THERE’S a scene in a Victoria Wood TV comedy play in which she and Celia Imrie are cooped up in a tent on rainy moorland trying to finish a crossword.
Wood: Oh, let’s pack up and get going, shall we?
Imrie: All right, I just want to finish the crossword. 12 down – location of football’s Accies.
Wood: Partick Thistle.
Wood: Because it’s always Partick Thistle in crosswords. Put it in. I want to go.
Imrie: Too many letters.
Wood: Well, write small.
Wood’s attitude to quick crosswords in that scene is pretty similar to mine regarding World Cup wallcharts. They don’t take that long to fill in properly, but just long enough so that it starts to feel a bit of a chore.
I’m sure I’m not alone in this. Loads of us will start filling in World Cup wallcharts with enthusiasm over the next week-and-a-bit. But you show me a completed wallchart after the final on July 11, and I’ll show you a dozen that didn’t get filled beyond the second group game.
Those wallcharts are impossible to avoid at the moment. I got mine free with a magazine yesterday, although every self-respecting newspaper and football publication is producing one, giving the art department a chance to show off their ability to arrange fixtures, flags and photomontages in the most striking manner possible.
Flicking through the shelves in WHSmith yesterday afternoon, I half-expected a World Cup wallchart to drop out of Coarse Angling Today or I’m Pregnant magazine. If there’s not one on the wall in your office already, there will be by Friday (South Africa v Mexico, ITV, 3pm; Uruguay v France, BBC1, 7.30pm… and so on until the end of the tournament).
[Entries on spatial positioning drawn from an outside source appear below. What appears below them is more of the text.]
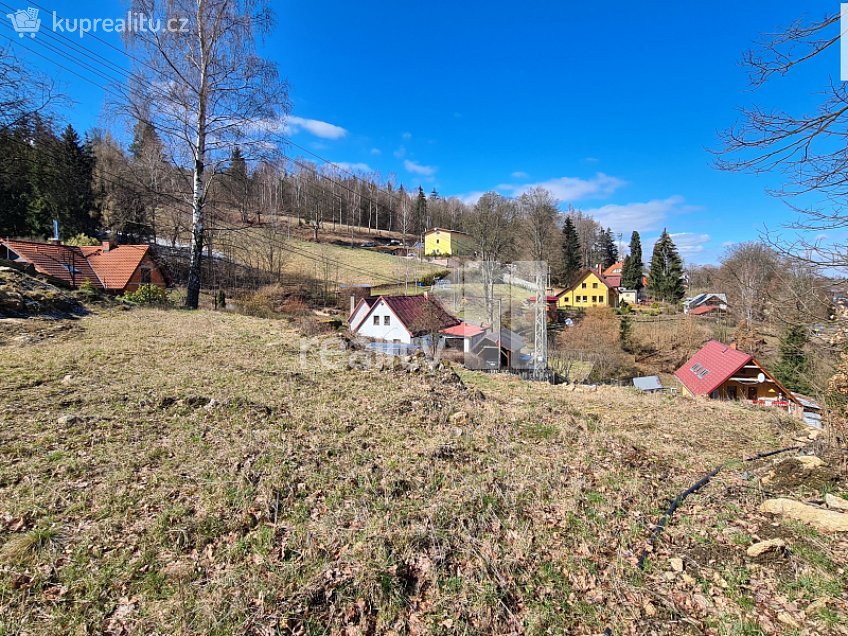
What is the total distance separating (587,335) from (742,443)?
23083mm

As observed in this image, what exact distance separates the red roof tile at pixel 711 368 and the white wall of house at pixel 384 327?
13309 millimetres

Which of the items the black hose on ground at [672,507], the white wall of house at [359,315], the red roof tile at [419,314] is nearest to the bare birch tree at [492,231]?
the red roof tile at [419,314]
My wallchart looks great, and I may even put it on the wall, but I can’t see myself filling the whole thing in. Apart from anything else, it’s an utterly impractical way of recording the tournament’s results for posterity.
Say, in a few months time, I want to remind myself whether Chile or Switzerland finished third on Group H, I’ll look it up on the internet. I can’t see myself dipping into a drawer and unfolding an unwieldly sheet of A2 paper covered in my pen scrawls.
If I do fill in my chart, I’ll probably take the Wood route and stick in some made up results. So prepare for some shock scorelines over the next month (I’m already thinking France 0 Bristol City 1 and Penwortham Boys 3 Paraguay 2) and get your money on Partick Thistle to have a very good tournament.
(On the subject of Wood, I’m mildly disappointed that she hasn’t had a crack at doing a World Cup song this year, given her unquestionable musical talents and the general paucity of decent efforts elsewhere. And the opportunity to rhyme ‘Cameroon’ with ‘macaroon’ is surely too good to pass up. I’m almost as disappointed that Flight Of The Conchords haven’t done anything to mark New Zealand’s qualification. I feel we need a high-quality novelty World Cup song right now.)
Even though I won’t fill mine in properly, there is still something reassuring about having a wallchart around. It’s a throwback to my 80s childhood, when Shoot! and Match would give away wallcharts, team posters and those unfathomable league ladders with the card team tabs that you had to slot into tables in the right order.
It appeals to the collector in me, the anally retentive schoolboy part of my personality that I really should have shed years ago, and which doesn’t need a World Cup to surface. That, at least, would explain why I’m hanging on to the set of England World Cup player picture cards given to me for free at a petrol station when I filled up my car last week. There are 23 in the set, you see, and I’ve not got them all yet. And yet the wallchart still seems like too much effort.
If you can’t be bothered spending the next month filling in a wallchart, and making up comedy results sounds a bit too much like sacrilege, there is a compromise. You can try predicting the results of all 64 matches at the tournament. And if that sounds a bit too much like hard work, you might be interested to know that you could win 100million US dollars by doing so.
Betting company Titan Bet is offering that prize to anyone who correctly forecasts the outcome of all the games in South Africa. And having figured out that there is probably more chance of the Loch Ness Monster winning Britain’s Got Talent than anyone pulling off that prediction trick, they will give 1million US dollars to whoever comes closest if no one wins the big prize.
It’s the equivalent of trying to fill in a crossword without any of the clues. But it is potentially more lucrative than sticking in Partick Thistle just to fill a gap because you can’t be bothered doing it properly. Especially when any football fan knows that the answer is Hamilton.